For nearly two years, wealthy Western governments, including that of the United States, dragged their feet on approving a patent waiver that would have allowed cheaper, generic versions of vaccines, therapeutics, and tests to be developed locally by countries that couldn’t afford to buy up enormous quantities of the stuff. Big Pharma companies fought fiercely against the waiver, preferring that fewer of the world’s people get immunized against or cheaply treated for the virus if it meant bigger profits for themselves. They ultimately got their way, with a substantially watered-down version of the waiver approved last year.
In this effort, pharmaceutical companies were joined by billionaire Bill Gates, cast by the Right as one of the big villains of the pandemic. Gates does deserve this label — but not, as Kennedy and others might argue, because he foisted vaccines on the rest of us, but because he did the opposite. The influential and absurdly wealthy Gates was one of the leading voices against the waiver even as the virus spread and wreaked havoc through the poorest parts of the world. Once again, it would be surprising if financial incentives didn’t play at least some role, since Gates’s wealth is partly based on rigid intellectual property (IP) protections.

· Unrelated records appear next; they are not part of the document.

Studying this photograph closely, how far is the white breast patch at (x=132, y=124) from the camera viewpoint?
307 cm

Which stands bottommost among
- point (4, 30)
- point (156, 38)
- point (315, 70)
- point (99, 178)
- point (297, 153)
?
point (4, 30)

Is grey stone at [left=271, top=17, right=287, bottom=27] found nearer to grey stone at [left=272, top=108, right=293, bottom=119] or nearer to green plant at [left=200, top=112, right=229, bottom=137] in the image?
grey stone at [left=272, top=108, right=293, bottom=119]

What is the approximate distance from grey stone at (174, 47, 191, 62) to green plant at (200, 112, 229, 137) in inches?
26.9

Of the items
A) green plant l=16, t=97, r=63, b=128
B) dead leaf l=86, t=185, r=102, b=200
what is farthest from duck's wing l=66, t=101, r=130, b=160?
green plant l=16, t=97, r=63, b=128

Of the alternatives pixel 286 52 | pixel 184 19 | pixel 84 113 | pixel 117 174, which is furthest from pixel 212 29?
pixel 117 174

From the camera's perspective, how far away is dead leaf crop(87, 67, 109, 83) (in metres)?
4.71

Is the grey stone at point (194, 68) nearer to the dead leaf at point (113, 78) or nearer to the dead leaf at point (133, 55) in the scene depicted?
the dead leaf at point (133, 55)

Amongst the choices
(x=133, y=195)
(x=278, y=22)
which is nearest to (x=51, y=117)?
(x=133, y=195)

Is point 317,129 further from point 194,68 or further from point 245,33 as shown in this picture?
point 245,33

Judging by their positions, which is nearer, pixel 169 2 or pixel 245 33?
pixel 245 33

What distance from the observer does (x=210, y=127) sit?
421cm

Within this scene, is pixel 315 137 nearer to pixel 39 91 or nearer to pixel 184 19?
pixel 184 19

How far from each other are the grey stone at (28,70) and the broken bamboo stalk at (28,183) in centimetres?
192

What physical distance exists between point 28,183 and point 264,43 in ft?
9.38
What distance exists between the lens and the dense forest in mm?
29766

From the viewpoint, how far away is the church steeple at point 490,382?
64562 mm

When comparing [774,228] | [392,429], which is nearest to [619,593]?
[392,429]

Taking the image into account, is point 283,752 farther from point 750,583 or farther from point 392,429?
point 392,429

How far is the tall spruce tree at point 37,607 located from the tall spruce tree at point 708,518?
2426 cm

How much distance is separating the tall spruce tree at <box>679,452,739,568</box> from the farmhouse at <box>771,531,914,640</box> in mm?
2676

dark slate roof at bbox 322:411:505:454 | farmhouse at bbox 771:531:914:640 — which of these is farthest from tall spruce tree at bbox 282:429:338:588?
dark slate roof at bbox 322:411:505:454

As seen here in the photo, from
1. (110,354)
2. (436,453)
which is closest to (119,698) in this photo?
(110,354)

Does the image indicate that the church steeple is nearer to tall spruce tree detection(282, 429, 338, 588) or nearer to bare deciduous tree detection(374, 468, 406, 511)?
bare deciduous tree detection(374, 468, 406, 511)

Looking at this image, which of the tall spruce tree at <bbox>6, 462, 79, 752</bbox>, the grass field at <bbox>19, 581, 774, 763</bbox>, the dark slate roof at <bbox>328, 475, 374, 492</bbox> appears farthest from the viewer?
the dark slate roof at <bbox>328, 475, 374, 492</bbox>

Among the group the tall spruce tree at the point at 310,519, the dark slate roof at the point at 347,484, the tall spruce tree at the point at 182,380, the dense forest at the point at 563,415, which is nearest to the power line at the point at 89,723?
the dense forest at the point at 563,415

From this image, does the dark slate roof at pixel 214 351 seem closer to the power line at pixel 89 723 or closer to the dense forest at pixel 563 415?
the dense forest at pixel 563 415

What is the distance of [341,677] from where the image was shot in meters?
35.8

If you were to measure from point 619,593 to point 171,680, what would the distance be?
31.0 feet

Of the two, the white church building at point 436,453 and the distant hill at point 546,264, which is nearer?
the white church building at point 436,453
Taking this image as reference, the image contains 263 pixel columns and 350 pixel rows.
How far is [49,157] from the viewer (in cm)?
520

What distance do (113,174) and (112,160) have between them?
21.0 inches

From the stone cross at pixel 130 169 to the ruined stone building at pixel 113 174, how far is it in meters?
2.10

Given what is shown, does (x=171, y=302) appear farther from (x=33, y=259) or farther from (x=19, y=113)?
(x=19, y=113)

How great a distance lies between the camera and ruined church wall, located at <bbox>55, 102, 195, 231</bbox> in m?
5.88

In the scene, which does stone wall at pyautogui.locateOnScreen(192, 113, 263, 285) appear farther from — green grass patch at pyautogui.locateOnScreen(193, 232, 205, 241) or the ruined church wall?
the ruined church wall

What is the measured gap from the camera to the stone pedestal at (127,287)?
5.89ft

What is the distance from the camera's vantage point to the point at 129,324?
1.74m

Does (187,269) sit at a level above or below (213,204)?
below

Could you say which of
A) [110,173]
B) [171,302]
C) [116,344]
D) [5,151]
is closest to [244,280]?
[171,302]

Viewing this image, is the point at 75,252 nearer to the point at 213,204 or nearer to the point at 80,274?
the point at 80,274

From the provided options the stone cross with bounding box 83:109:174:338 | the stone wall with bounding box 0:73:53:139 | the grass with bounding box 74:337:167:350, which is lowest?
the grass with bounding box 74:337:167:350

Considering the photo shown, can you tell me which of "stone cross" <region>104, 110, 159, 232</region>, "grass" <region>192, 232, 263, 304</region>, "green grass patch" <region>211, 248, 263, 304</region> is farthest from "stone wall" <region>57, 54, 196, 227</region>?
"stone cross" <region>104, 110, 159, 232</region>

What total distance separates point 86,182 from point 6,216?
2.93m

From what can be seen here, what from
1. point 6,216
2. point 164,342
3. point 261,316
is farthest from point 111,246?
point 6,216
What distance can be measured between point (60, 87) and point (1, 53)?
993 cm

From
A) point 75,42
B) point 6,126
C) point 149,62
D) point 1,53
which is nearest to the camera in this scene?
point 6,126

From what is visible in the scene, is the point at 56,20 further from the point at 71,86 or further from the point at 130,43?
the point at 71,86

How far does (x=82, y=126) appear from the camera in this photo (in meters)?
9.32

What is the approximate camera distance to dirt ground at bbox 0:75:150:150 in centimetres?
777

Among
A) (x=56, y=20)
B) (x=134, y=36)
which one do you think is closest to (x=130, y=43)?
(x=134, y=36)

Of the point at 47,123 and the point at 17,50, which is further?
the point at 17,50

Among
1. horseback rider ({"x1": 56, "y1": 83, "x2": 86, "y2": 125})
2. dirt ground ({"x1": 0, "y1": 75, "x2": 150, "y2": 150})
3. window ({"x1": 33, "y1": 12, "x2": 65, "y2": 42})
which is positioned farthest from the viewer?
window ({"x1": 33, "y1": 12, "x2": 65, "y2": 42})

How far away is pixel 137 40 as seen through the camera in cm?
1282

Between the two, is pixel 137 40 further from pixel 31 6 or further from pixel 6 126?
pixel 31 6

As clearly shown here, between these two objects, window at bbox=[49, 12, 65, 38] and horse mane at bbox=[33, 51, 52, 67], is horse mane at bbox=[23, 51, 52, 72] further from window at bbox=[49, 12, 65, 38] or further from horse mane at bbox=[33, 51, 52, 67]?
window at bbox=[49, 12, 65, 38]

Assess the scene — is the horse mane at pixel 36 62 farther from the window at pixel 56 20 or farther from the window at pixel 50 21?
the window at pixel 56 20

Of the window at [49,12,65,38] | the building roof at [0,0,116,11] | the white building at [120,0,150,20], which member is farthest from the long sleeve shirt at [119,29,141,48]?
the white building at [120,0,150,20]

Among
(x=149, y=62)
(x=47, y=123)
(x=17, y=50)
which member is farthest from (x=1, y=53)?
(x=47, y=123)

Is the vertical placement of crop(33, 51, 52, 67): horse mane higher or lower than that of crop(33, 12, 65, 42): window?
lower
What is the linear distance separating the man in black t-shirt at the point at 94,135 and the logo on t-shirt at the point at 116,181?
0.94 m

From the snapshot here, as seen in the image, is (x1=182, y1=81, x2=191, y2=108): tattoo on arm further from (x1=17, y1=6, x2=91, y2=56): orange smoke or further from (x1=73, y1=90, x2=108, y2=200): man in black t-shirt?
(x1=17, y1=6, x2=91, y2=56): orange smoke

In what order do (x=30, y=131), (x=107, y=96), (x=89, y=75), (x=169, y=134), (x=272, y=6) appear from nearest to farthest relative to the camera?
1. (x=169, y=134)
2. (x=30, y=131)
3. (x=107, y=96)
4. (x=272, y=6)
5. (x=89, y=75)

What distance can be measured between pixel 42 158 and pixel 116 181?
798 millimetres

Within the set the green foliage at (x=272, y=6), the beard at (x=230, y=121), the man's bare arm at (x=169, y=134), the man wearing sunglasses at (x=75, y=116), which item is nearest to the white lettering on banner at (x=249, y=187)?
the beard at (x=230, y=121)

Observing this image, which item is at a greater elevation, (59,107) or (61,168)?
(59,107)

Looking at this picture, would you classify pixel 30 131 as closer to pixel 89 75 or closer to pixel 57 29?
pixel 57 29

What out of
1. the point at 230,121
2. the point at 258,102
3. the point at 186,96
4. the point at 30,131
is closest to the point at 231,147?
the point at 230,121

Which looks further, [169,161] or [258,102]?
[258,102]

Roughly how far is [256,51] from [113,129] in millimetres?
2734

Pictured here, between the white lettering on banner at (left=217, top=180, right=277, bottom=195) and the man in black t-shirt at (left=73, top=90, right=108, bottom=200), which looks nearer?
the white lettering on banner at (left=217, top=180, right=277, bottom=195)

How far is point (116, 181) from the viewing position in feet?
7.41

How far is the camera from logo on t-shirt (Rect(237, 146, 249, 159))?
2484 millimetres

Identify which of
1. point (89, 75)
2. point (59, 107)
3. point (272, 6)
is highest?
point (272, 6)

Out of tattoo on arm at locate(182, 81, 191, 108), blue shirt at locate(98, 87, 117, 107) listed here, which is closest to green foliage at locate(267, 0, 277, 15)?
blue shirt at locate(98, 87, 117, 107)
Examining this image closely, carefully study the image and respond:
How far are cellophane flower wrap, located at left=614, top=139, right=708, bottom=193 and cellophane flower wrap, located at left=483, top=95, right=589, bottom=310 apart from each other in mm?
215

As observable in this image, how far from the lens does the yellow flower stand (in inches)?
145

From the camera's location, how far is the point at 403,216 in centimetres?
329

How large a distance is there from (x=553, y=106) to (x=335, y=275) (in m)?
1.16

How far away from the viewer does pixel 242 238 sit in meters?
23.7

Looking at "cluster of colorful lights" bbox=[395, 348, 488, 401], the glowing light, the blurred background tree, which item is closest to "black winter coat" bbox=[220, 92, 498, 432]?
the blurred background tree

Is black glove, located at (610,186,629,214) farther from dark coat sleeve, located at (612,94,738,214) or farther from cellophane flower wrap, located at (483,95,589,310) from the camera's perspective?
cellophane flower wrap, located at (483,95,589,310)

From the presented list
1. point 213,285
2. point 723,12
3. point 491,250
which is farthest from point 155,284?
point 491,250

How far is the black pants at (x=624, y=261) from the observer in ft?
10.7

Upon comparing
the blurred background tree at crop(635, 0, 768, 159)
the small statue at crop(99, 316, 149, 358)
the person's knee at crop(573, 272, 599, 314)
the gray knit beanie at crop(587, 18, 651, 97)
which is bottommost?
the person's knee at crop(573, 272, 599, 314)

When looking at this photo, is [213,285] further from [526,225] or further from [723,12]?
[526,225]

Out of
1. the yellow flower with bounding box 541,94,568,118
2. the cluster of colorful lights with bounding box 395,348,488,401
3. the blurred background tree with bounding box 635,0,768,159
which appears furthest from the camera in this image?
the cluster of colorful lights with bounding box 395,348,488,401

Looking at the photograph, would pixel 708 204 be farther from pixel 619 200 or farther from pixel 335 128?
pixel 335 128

But this goes beyond IP. Until recently, the federal government’s mass buy-up of COVID vaccines, tests, and treatments had been core to US efforts to combat the pandemic, guaranteeing that cost and insurance status weren’t barriers for anyone to get medical help for an infection, and ensuring that American society’s most vulnerable — and those who might be hit hardest by the virus — would be protected.
Then late last year, just as today’s right-wing vaccine skeptics demanded, the Biden administration announced that it would privatize the US pandemic response. As a result, the price of the Moderna and Pfizer vaccines shot up more than fourfold, a devastating financial barrier for the millions of uninsured Americans whose ranks are set to swell by fifteen million by the end of this month, thanks to the COVID emergency declaration’s end — spelling the end of Medicaid expansion, another result of Biden bowing to COVID skeptics. (The end of that emergency also meant the end of a federal provision letting state Medicaid programs cover vaccine-related costs). We’ve already gotten a taste of the chaos that this pandemic privatization has meant for the uninsured, who have been unwittingly charged hundreds, even thousands of dollars for tests.
Though the administration put forth a $1.1 billion bridge program on vaccines, its modest size coupled with the failure to create a more permanent vaccine safety-net program for adults means that it won’t be enough to cover the shortfall. The insured, meanwhile, can look forward to higher premiums as a result, or even paying this full, exorbitant cost if they go out of network.
It’s astounding that in the face of all this, the Right — long hostile to a publicly funded and controlled health system — has somehow been able to make the idea of the corporate health care system conspiring with politicians to make it harder to get treatment for the pandemic a virtue, instead of the scandal that it is.
The pandemic should’ve provided a leg up to efforts to expand the United States’s patchy public health system. Americans were instead given a brief taste of what a sensical health care system could look like, only to have it ripped away for the sake of private profits and government penny-pinching that’s never applied to the Pentagon — and for billions of others around the world who were denied the most basic bit of COVID protection in the form of vaccines, thanks to pharmaceutical greed.
That’s the real scandal of the pandemic. And the fact that the public health debate has lurched like it has to the preferred terrain of vaccine skeptics more or less ensures for the foreseeable future that we’ll only be talking about what other forms of health care big business and neoliberal politicians can deprive you of next.